Recopiez mot pour mot le passage du texte sur l’unité de la personne, en commençant à « La réponse est » et en terminant à « Josémaria, Chemin, 353). ».

##### Texte source #####

La réponse est à chercher dans l’unité de la personne. Corps et âme ; pensée, paroles et actions… on ne peut « dépouiller sa qualité de catholique, en entrant à l’université ou dans un groupement professionnel, à l’académie ou au parlement, comme on laisse un pardessus au vestiaire » (saint Josémaria, Chemin, 353).

C’est une question de logique et de cohérence. Il serait malsain de proclamer des principes pour les autres, sans chercher, à tout le moins, à les vivre pour soi-même. C’est le péché pharisaïque : « Ils lient de pesants fardeaux et en chargent les épaules des gens ; mais eux-mêmes ne veulent pas les remuer du doigt » (Mt 23, 4). La condamnation des pharisiens ne concerne pas une population particulière, mais une manière d’être qui menace, finalement, en permanence les chrétiens. Les paroles de l’Évangile sont avant tout écrites « pour nous ».

##### Segment de données #####

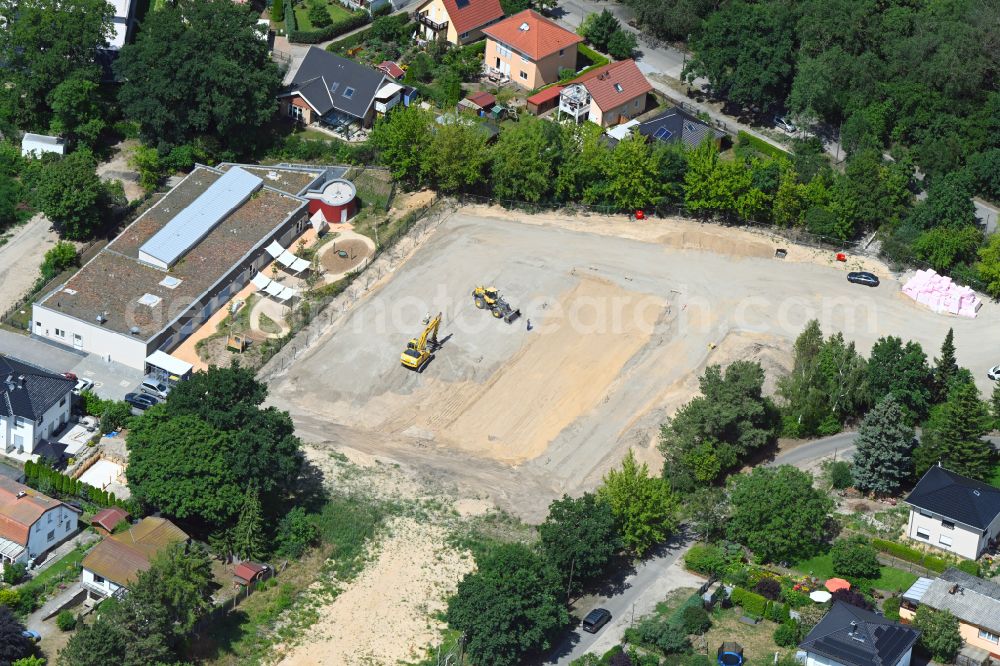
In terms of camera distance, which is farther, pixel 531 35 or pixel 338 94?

#####

Corrigé de l’exercice -
La réponse est à chercher dans l’unité de la personne. Corps et âme ; pensée, paroles et actions… on ne peut « dépouiller sa qualité de catholique, en entrant à l’université ou dans un groupement professionnel, à l’académie ou au parlement, comme on laisse un pardessus au vestiaire » (saint Josémaria, Chemin, 353).